━━━━━ Data entries

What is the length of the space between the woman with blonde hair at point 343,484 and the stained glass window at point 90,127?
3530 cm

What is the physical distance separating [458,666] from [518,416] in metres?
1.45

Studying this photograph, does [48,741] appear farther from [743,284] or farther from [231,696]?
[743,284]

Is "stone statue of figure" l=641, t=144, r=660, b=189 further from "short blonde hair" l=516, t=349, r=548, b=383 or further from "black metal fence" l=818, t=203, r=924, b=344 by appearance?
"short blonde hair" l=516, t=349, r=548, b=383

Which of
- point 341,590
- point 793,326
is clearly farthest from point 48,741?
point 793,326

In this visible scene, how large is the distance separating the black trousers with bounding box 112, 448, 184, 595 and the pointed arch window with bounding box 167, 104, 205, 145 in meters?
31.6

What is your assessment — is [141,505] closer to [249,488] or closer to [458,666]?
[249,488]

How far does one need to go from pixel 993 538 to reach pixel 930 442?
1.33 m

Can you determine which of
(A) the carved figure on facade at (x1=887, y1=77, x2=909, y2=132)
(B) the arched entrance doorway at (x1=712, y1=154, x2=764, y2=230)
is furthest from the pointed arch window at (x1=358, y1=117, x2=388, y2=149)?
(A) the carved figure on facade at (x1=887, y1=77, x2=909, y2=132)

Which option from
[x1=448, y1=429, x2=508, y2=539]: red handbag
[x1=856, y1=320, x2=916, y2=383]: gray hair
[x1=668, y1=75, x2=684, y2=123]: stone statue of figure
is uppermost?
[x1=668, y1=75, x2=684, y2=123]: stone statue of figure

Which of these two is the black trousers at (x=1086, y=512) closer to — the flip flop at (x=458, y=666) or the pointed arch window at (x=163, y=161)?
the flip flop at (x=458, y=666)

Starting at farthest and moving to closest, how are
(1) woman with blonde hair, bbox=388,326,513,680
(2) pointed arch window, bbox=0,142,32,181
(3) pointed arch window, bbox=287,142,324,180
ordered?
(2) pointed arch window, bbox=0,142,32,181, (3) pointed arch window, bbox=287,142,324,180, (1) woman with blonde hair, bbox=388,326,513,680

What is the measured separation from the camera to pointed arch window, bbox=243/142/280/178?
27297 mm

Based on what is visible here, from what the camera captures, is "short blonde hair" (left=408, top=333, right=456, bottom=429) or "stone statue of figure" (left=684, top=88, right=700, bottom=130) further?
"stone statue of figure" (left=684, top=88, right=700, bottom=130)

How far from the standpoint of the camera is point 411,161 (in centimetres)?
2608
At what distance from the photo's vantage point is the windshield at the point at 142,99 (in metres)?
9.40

━━━━━━━━━━
━━━━━ Data entries

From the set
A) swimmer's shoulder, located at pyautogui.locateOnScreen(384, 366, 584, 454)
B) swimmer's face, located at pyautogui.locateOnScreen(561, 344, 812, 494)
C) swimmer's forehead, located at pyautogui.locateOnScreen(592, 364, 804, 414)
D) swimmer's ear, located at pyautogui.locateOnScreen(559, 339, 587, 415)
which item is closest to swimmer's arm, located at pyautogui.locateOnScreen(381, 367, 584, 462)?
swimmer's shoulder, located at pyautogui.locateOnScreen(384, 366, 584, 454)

━━━━━━━━━━
━━━━━ Data entries

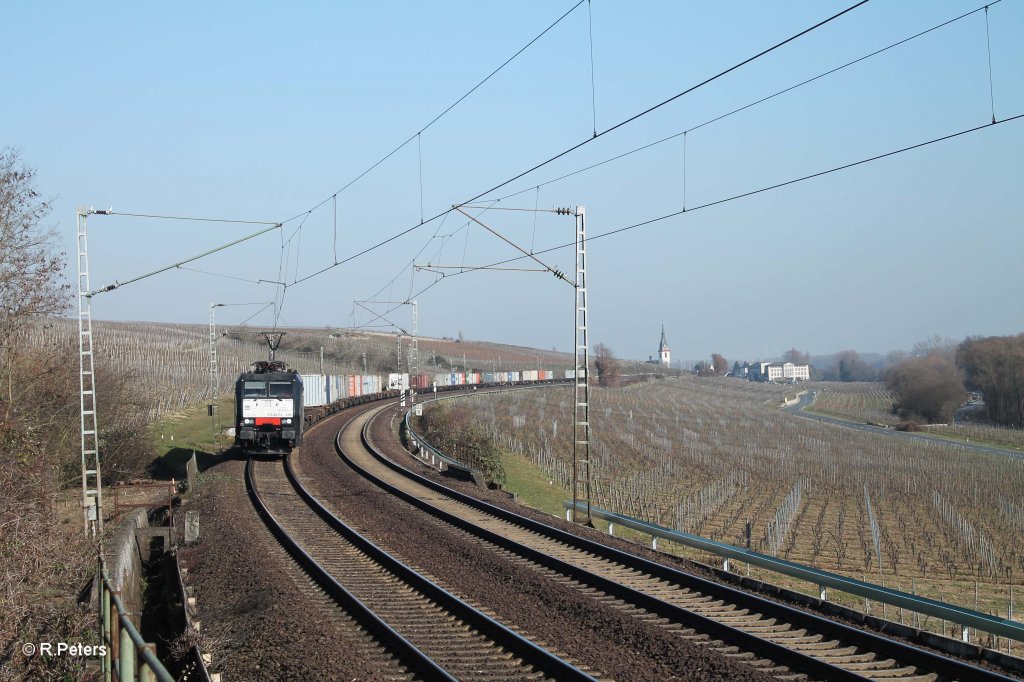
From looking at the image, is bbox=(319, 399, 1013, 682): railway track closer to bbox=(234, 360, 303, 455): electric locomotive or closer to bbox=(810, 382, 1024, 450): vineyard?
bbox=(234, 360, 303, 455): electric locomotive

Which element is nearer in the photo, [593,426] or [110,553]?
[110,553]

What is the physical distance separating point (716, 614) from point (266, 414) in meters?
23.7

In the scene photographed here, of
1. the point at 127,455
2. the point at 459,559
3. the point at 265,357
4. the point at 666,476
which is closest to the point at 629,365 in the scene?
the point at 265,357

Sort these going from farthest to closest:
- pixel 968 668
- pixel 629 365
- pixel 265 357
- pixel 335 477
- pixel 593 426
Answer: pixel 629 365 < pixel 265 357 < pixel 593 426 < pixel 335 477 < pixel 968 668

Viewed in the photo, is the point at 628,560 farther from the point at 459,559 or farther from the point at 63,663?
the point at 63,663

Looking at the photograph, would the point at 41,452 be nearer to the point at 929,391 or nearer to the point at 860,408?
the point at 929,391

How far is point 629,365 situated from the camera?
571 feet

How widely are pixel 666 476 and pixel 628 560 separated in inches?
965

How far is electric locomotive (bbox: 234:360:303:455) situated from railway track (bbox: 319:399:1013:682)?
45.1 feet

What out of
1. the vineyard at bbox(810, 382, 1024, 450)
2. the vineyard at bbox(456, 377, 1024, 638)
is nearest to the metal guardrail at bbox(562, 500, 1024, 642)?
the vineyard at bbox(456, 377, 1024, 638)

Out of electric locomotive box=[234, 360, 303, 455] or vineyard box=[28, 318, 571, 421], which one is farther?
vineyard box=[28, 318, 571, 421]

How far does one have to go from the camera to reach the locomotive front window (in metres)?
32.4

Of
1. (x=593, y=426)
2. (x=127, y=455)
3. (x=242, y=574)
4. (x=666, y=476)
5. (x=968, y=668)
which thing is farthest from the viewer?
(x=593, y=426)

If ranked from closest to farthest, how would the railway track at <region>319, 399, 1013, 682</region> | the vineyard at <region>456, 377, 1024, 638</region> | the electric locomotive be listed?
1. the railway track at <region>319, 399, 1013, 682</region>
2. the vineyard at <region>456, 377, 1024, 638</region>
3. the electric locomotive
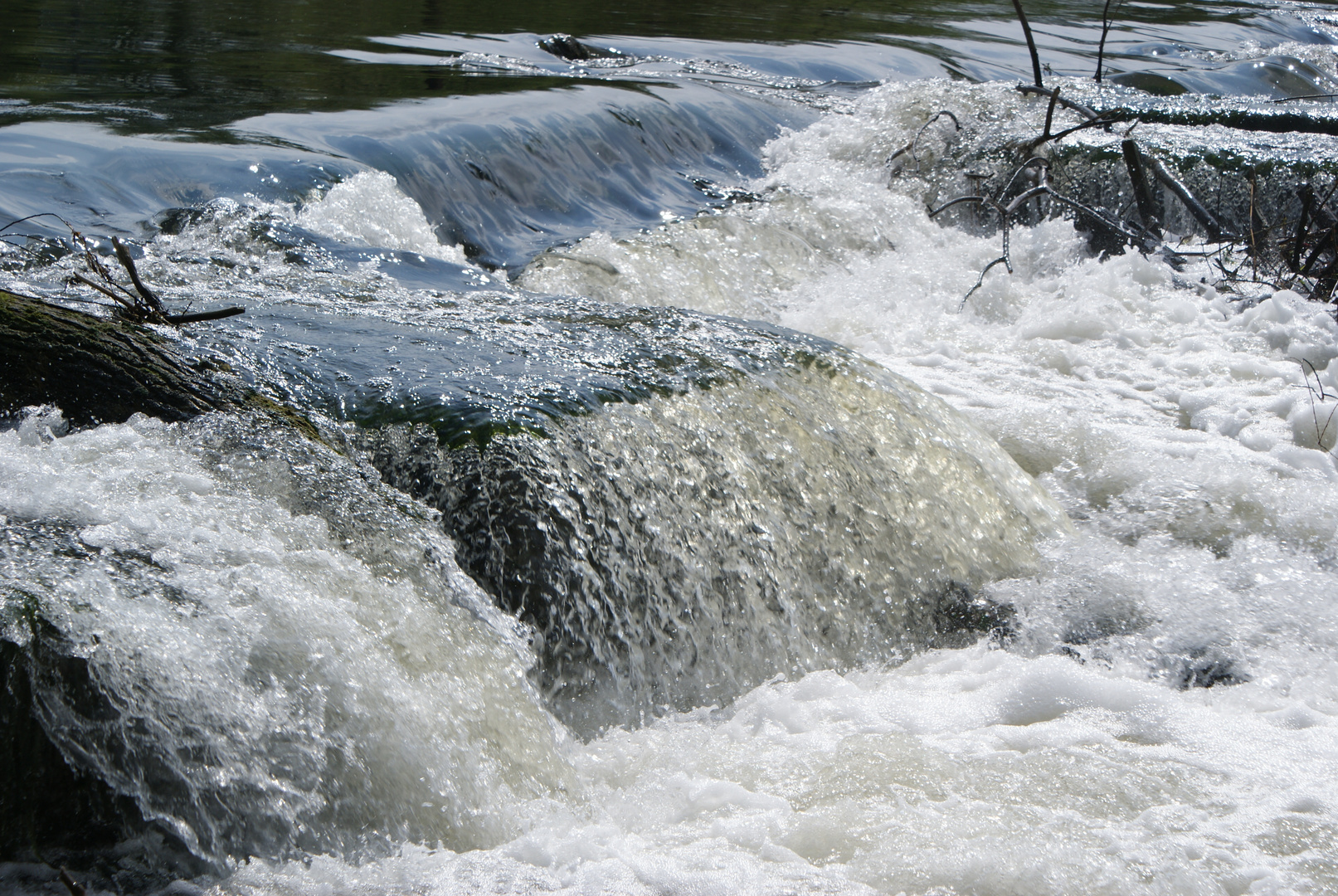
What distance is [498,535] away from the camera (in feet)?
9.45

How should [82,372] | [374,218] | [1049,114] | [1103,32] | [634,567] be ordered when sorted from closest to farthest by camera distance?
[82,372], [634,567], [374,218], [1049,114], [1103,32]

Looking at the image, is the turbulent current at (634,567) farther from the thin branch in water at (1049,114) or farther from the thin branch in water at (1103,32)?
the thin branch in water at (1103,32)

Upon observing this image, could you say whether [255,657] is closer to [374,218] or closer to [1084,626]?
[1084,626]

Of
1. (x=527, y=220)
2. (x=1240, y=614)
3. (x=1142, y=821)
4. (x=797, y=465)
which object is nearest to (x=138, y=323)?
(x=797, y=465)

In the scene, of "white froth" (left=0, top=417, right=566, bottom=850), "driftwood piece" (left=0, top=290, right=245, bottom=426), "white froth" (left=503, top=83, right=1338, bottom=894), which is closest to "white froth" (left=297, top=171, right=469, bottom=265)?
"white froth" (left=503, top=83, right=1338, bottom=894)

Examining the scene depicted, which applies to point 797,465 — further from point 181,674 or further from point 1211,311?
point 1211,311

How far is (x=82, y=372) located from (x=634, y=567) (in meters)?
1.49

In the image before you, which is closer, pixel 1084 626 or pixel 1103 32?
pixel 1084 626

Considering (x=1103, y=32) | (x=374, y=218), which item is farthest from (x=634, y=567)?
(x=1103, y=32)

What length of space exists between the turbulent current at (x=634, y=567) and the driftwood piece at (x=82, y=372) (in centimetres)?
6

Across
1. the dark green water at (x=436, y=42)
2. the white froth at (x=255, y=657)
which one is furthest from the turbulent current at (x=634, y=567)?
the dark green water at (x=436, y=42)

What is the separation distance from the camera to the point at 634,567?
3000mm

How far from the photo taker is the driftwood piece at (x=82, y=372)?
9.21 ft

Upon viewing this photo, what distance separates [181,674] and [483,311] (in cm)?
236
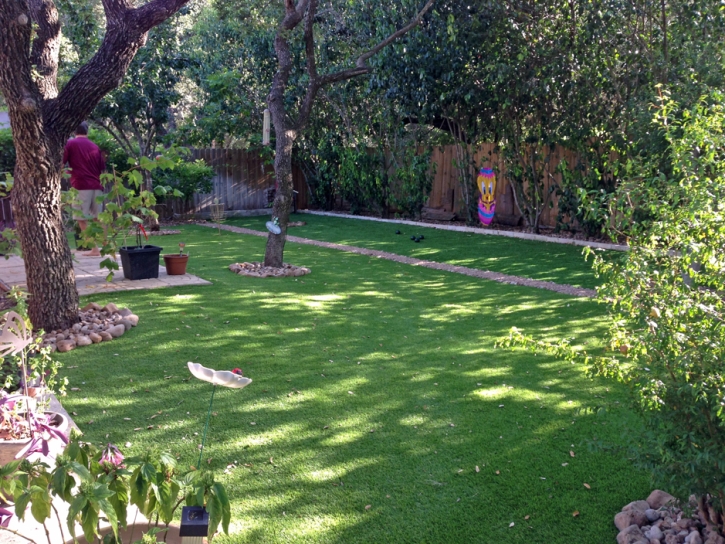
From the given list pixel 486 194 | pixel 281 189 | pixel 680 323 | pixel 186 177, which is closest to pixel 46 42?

━━━━━━━━━━

Exercise instructions |
Show every line of the data above that contains the word "driftwood". Case counts.

Result |
In the scene, of "white froth" (left=0, top=417, right=566, bottom=850), "driftwood piece" (left=0, top=290, right=245, bottom=426), "white froth" (left=503, top=83, right=1338, bottom=894), which is closest to "white froth" (left=297, top=171, right=469, bottom=265)?
What length of space exists between the turbulent current at (x=634, y=567) and the driftwood piece at (x=82, y=372) (in centimetres)?
How far from the photo taker is the driftwood piece at (x=82, y=372)?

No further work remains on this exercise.